═══ Dataset records ═══

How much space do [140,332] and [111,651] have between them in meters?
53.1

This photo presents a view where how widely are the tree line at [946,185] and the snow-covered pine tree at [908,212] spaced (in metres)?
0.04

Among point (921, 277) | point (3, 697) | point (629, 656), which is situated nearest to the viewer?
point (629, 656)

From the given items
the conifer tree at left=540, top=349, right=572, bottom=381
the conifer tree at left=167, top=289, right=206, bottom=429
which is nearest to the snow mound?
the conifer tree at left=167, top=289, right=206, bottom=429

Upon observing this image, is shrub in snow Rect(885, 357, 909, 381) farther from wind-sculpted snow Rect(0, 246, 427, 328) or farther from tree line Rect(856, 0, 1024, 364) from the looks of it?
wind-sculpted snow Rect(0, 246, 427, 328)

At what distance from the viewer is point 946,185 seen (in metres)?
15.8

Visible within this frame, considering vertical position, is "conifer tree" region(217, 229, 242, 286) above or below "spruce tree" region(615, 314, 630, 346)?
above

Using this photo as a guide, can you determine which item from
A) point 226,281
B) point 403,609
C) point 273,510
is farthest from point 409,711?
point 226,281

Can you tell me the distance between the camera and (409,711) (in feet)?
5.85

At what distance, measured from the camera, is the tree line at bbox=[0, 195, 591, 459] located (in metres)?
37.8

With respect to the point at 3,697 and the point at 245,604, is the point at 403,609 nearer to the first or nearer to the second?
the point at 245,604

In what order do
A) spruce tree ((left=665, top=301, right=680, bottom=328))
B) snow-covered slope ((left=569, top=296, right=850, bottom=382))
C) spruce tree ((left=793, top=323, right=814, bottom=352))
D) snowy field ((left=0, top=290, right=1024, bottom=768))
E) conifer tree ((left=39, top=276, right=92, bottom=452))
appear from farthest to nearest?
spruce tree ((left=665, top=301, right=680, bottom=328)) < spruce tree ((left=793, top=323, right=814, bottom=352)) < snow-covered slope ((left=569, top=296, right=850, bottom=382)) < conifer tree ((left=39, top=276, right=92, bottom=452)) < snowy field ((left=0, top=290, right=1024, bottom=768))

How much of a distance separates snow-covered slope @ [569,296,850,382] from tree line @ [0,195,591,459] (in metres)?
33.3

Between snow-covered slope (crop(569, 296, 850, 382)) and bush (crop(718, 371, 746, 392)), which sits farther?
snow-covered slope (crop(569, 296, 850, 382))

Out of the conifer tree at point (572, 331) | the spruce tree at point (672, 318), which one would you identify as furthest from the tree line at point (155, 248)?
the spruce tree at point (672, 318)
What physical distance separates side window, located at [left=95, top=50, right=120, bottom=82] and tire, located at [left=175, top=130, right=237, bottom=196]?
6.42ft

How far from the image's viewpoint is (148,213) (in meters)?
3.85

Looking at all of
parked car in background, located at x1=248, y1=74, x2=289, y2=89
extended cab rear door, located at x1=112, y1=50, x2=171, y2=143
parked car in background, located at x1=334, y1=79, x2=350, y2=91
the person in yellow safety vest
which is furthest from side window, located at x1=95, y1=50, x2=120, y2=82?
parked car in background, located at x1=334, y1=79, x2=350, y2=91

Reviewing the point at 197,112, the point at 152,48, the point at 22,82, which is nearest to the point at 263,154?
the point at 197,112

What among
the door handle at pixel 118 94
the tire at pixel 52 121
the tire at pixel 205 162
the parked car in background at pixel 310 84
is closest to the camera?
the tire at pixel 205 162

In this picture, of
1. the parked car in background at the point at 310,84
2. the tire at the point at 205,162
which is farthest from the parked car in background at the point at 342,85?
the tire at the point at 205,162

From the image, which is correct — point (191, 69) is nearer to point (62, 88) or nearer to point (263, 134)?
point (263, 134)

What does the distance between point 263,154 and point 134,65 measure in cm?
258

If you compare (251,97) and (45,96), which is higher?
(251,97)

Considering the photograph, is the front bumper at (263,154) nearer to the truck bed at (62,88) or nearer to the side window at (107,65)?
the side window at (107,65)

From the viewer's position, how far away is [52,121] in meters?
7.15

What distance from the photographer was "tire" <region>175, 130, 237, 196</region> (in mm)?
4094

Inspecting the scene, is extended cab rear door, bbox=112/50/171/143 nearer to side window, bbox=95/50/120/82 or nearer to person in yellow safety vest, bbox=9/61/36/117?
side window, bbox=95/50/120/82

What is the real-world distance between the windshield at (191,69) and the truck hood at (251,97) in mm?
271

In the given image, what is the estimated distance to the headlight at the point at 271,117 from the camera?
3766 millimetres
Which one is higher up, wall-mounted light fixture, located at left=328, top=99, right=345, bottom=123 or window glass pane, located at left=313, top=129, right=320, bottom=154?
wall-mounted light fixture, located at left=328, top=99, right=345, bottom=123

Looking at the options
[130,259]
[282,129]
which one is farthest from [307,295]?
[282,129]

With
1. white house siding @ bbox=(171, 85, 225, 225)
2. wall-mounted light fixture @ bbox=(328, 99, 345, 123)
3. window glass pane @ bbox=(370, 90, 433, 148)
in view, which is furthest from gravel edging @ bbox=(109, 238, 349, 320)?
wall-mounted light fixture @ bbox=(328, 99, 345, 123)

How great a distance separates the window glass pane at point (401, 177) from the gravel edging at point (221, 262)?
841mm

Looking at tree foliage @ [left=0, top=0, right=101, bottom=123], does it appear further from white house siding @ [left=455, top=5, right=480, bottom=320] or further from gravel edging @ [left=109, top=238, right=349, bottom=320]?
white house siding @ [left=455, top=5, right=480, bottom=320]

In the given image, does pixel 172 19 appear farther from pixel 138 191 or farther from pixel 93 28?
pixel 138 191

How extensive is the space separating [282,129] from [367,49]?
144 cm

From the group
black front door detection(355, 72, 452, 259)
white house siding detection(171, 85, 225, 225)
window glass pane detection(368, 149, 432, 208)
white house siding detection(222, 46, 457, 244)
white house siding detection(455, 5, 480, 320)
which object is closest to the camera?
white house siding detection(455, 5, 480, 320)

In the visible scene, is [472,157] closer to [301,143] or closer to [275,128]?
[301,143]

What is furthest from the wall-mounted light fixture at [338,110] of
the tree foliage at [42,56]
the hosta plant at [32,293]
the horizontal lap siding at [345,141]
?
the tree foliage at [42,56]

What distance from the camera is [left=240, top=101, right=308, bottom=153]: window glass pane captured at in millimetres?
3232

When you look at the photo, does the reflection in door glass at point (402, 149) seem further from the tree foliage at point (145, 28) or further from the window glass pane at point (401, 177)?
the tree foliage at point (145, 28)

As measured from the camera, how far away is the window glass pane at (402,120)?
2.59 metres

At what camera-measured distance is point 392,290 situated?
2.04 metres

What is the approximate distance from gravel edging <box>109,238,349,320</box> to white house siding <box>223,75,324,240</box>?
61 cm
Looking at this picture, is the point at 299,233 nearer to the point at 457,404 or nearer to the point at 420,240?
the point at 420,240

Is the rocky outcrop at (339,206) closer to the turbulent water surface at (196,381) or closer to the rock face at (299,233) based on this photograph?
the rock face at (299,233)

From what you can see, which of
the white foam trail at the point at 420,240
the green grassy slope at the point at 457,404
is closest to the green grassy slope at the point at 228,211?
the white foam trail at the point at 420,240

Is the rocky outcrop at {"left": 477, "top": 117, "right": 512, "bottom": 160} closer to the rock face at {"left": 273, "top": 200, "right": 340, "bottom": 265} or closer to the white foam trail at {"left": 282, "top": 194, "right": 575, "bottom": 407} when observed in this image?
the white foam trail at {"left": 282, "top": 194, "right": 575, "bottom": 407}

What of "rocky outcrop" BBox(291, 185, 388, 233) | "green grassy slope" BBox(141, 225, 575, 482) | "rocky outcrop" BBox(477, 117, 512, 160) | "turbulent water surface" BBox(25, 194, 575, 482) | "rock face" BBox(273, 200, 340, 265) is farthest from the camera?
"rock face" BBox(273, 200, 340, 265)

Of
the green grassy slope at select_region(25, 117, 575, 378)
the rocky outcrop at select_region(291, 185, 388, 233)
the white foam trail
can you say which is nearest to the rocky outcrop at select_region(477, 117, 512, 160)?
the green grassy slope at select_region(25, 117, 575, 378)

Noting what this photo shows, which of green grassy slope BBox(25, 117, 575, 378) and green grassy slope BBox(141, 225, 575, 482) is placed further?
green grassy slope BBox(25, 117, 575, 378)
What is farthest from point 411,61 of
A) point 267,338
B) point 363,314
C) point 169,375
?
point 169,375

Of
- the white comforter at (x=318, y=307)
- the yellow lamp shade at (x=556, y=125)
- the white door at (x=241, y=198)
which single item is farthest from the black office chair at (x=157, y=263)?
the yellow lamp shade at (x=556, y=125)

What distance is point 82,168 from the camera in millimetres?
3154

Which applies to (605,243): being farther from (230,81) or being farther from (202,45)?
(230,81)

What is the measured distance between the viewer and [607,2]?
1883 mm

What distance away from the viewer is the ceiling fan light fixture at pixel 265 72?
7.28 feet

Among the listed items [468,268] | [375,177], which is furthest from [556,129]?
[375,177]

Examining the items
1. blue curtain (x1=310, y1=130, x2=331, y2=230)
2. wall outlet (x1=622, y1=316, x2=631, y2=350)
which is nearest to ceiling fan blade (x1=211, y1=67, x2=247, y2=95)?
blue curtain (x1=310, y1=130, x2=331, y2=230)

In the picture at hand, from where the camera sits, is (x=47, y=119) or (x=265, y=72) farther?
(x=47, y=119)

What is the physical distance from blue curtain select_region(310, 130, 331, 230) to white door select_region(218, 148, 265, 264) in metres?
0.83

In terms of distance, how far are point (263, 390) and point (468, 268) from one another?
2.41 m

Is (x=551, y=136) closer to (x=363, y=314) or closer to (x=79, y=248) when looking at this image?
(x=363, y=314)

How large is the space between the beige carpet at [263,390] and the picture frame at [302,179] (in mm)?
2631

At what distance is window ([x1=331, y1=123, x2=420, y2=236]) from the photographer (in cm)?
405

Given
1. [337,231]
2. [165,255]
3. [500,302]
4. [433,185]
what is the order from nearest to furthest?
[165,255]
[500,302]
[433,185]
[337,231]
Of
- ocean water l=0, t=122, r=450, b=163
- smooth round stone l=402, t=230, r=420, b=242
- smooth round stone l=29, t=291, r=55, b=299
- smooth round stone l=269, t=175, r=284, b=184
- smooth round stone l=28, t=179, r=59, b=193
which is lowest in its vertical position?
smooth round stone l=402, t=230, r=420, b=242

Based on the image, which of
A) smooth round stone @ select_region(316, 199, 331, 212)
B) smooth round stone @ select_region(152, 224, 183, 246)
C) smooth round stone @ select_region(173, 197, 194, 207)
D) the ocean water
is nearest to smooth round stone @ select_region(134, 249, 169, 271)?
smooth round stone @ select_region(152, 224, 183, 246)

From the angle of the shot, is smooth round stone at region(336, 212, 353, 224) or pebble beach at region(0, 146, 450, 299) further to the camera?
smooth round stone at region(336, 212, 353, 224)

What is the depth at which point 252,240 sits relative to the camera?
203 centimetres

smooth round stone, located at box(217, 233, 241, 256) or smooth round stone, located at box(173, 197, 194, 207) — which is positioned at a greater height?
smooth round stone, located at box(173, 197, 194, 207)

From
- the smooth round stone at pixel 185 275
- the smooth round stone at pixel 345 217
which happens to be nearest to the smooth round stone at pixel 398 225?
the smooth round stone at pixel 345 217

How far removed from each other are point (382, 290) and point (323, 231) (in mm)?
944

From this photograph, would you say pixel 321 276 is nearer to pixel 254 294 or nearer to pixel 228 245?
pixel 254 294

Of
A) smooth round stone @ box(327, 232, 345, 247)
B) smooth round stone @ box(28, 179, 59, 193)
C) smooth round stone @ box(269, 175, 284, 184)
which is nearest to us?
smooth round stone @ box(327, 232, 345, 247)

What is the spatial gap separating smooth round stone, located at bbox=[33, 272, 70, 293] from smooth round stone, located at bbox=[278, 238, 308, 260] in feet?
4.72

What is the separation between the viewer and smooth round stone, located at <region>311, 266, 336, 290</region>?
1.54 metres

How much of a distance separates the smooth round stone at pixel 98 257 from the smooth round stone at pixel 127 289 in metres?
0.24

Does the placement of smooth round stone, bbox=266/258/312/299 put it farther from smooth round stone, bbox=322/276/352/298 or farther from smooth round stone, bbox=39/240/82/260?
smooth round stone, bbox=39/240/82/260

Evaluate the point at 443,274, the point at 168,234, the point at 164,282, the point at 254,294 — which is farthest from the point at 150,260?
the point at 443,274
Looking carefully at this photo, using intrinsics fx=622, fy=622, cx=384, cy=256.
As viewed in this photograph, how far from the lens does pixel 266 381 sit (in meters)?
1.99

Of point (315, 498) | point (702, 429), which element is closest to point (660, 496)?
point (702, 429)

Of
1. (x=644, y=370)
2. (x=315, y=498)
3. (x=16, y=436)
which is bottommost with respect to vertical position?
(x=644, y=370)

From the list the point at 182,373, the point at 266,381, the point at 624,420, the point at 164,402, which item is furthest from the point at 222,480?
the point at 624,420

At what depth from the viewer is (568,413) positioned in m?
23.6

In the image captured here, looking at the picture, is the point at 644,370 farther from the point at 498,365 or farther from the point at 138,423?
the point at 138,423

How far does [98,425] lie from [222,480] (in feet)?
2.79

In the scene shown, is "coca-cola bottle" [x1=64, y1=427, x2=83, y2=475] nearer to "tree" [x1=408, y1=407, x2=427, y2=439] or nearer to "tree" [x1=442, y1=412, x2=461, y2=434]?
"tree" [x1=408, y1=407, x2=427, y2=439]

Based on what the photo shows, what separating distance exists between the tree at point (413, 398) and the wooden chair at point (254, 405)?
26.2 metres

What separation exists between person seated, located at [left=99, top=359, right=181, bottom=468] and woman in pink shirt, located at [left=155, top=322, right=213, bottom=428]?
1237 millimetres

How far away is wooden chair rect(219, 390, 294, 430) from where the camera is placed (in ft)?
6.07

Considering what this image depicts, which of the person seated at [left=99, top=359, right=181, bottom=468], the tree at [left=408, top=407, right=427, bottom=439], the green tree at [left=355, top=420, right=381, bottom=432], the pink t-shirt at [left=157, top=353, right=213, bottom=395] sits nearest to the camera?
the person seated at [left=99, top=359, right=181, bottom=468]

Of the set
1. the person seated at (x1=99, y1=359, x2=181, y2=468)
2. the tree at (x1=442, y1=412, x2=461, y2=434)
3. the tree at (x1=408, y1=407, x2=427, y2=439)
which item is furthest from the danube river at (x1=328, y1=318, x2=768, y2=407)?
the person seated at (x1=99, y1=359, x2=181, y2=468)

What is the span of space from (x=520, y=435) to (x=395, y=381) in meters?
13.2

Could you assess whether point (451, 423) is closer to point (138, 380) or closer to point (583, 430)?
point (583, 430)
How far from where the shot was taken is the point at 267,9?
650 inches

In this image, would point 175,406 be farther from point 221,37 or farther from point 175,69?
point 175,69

═══

> **Exercise requirements**: Reproduce the lines from the one containing "In the given image, what" through the one containing "3766 millimetres", with both of those lines included.

> **Task result**:
In the given image, what is the estimated distance to the headlight at the point at 271,117 from the camera?
3766 millimetres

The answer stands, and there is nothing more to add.